With all the bathroom-buggering politicians crushing already starved countries with embargoes, military interventions and corrupt aid distributions, your nation is surely next to become so destitute that all you have to eat are cakes made of mud. Fortunately, we’ve developed a tastier version of this type of dessert for your pre-poverty palate. In fact, you’ll relish its flavor for as many years as it will take for anyone to notice that you’ve been eating dirt for decades. So celebrate life now and try one of these organic Seismic Haitian Mud Cakes before the “First World” uses its foreign policy to starve you in the name of democracy, privatization, SUVs and Viagra® — you never know how long it will take for a disaster to strike that will guilt the international community into finally bringing you a meal.
5 lbs. dirt
3 Tbsp. salt
1 cup vegetable shortening
Put your dirt into a strainer (or whatever’s available) and hold it over a pot. Then run water (or whatever’s available) through the strainer to extract the rocks, etc. Mix in the shortening and the salt. Then pat the mixture into a cake and leave it to dry under the scorching sun. The cake will be ready to eat after 12 hours, after which time you can decorate it with whatever happens to be around.

=======

What is needed |
Which ingredients, with their amounts, does the mud cake recipe above list?

Data segment |
=======

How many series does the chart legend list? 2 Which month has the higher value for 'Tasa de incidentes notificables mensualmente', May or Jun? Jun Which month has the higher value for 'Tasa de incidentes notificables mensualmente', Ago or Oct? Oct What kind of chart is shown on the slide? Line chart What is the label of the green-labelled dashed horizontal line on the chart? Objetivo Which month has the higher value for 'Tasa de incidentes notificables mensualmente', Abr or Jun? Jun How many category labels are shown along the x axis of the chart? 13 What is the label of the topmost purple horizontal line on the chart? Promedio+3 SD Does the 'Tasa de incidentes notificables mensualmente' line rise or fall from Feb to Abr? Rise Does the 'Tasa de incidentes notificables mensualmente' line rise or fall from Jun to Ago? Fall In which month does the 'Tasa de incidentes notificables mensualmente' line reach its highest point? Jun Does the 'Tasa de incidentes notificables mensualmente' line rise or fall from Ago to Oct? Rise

=======

Written answer |
5 lbs. dirt, 3 Tbsp. salt, and 1 cup vegetable shortening.